16.2 – Causation and Partial correlation

Introduction

Science driven by statistical inference and model building is largely motivated by the the drive to identify pathways of cause and effect linking events and phenomena observed all around us. (We first defined cause and effect in Chapter 2.4) The history of philosophy, from the works of Ancient Greece, China, Middle East and so on is rich in the language of cause and effect. From these traditions we have a number of ways to think of cause and effect, but for us it will be enough to review the logical distinction among three kinds of cause-effect associations:

  • Necessary cause
  • Sufficient cause
  • Contributory cause

Here’s how the logic works. If A is a necessary cause of B, then the mere fact that B is present implies that A must also be present. Note however, that the presence of A does not imply that B will occur. If A is a sufficient cause of B, then the presence of A necessarily implies the presence of B. However, another cause C may alternatively cause B. Enter the contributory or related cause: A cause may be contributory if the presumed cause A (1) occurs before the effect B, and (2) changing A also changes B. Note that a contributory cause does not need to be necessary nor must it be sufficient; contributory causes play a role in cause and effect.

Thus, following this long tradition of thinking about causality we have the mantra, “Correlation does not imply causation.” The exact phrase was written as early as emphasized by Karl Pearson who invented the statistic back in the late 1800s. This well-worn slogan deserves to be on T-shirts and bumper stickers*, and perhaps to be viewed as the single most important concept you can take from a course in philosophy/statistics. But in practice, we will always be tempted to stray from this guidance. The developments in genome-wide-association studies, or GWAS, are designed to look for correlations, as evidenced by statistical linkage analysis, between variation at one DNA base pair and presence/absence of disease or condition in humans and animal models.
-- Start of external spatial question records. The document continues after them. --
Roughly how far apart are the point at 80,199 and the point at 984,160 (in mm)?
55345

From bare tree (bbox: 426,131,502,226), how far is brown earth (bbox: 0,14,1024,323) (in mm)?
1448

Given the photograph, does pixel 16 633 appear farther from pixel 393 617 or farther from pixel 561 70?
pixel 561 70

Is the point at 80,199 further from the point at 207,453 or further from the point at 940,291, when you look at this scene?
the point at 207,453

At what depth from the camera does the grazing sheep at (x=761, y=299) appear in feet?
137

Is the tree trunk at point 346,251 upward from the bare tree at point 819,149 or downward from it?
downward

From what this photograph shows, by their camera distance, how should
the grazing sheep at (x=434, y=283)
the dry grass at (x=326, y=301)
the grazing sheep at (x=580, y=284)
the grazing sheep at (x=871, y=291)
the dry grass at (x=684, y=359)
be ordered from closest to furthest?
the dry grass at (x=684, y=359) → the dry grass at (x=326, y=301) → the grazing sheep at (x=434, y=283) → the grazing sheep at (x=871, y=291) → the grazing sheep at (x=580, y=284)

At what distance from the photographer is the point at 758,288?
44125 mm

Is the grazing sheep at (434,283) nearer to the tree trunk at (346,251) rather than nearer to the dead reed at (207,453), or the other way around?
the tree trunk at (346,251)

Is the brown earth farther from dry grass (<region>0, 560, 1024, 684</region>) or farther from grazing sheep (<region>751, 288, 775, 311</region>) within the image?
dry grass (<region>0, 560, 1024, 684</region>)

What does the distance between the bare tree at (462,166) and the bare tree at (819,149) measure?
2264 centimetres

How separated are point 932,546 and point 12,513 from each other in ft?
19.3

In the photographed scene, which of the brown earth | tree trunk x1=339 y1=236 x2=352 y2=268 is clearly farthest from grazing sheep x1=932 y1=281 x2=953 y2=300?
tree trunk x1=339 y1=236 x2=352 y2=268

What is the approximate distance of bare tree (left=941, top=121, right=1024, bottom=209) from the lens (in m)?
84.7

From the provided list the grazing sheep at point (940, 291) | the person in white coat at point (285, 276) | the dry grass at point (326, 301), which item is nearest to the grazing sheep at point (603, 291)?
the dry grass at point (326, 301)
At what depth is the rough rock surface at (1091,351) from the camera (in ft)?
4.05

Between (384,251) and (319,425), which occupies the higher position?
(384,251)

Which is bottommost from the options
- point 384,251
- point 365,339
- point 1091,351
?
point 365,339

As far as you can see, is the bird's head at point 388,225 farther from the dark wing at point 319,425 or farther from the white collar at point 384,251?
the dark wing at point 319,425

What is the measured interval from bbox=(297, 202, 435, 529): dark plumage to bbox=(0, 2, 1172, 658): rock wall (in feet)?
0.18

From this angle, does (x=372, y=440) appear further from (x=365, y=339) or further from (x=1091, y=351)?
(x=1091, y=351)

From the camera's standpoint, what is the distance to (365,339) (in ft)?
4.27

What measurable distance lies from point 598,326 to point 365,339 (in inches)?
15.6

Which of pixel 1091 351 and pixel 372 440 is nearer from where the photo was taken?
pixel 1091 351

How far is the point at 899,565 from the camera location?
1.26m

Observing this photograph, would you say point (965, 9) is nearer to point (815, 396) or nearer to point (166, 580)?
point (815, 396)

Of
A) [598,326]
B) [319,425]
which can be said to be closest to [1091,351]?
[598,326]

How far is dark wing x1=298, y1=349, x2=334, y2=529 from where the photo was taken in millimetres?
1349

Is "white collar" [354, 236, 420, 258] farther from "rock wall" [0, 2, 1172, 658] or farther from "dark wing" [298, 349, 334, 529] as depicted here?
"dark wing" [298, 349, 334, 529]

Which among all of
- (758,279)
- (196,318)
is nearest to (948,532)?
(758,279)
These are costly studies to do and in the end, the results are just that, evidence of associations (correlations), not proof of genetic cause and effect. We are less likely to be swayed by a correlation that is weak, but what about correlations that are large, even close to one? Is not the implication of high, statistically significant correlation evidence of causation? No, necessary, but not sufficient.

Notes. A helpful review on causation in epidemiology is available from Parascandola and Weed (2001); see also Kleinberg and Hripcsak (2011). For more on “correlation does not imply causation”, try the Wikipedia entry. Obviously, researchers who engage in genome wide association studies are aware of these issues: see for example discussion by Hu et al (2018) on causal inference and GWAS.
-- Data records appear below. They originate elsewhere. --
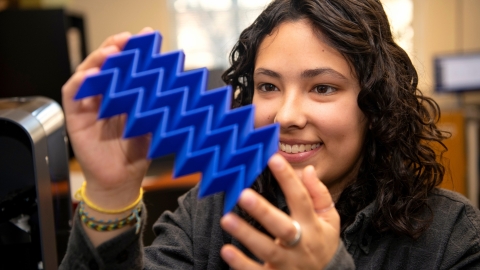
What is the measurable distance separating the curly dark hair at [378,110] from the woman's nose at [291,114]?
0.50ft

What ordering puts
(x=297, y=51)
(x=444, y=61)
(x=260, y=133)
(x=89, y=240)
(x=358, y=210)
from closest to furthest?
(x=260, y=133) → (x=89, y=240) → (x=297, y=51) → (x=358, y=210) → (x=444, y=61)

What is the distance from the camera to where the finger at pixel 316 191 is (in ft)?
2.45

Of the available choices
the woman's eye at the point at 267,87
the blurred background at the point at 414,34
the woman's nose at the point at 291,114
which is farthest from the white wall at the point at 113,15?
the woman's nose at the point at 291,114

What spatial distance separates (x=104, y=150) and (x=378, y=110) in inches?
24.0

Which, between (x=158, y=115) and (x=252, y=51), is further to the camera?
(x=252, y=51)

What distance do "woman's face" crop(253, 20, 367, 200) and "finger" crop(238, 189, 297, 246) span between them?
13.6 inches

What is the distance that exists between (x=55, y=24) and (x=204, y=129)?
107 inches

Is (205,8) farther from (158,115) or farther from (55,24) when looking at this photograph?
(158,115)

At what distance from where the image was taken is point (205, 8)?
455 centimetres

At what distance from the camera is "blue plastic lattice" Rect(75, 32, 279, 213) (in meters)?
0.70

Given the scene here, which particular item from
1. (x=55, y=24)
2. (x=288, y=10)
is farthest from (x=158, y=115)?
(x=55, y=24)

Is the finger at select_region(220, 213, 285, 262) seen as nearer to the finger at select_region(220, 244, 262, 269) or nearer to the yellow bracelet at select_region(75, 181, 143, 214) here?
the finger at select_region(220, 244, 262, 269)

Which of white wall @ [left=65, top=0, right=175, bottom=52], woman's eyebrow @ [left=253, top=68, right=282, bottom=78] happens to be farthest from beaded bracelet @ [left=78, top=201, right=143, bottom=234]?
white wall @ [left=65, top=0, right=175, bottom=52]

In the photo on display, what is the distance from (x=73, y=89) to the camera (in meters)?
0.80
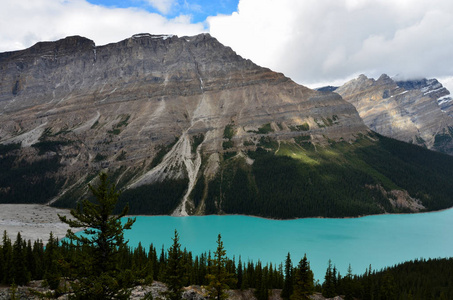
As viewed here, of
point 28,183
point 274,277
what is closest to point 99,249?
point 274,277

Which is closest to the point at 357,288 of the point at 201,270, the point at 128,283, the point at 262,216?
the point at 201,270

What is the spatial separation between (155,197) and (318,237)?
8508 centimetres

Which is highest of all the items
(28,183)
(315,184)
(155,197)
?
(28,183)

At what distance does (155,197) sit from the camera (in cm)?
16375

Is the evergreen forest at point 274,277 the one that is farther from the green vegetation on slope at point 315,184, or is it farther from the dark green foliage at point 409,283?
the green vegetation on slope at point 315,184

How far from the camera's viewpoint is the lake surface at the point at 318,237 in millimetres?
87562

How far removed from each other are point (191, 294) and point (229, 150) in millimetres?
157100

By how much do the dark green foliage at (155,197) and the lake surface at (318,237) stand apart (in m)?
8.03

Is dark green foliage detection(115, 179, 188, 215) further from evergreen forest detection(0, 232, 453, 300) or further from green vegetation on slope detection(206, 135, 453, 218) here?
evergreen forest detection(0, 232, 453, 300)

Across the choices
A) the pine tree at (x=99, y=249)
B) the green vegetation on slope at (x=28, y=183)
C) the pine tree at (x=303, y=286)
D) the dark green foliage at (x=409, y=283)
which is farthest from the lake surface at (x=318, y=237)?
the green vegetation on slope at (x=28, y=183)

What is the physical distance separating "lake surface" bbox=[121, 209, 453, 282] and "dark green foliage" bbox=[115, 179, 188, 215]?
26.3 feet

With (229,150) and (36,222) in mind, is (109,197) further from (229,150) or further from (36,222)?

Causal inference (Pearl 2009; Pearl and Mackenzie 2018), in brief, employs a model to explain the association between dependent and multiple, likely interrelated candidate causal variable, which is then subject to testing — is the model stable when the predictor variables are manipulated, when additional connections are considered (e.g., predictor variable 1 covaries with one or more other predictor variables in the model). Wright’s path analysis, now included as one approach to Structural Equation Modeling, is used to relate equations (models) of variation in observed variables attributed to direct and indirect effects from predictor variables.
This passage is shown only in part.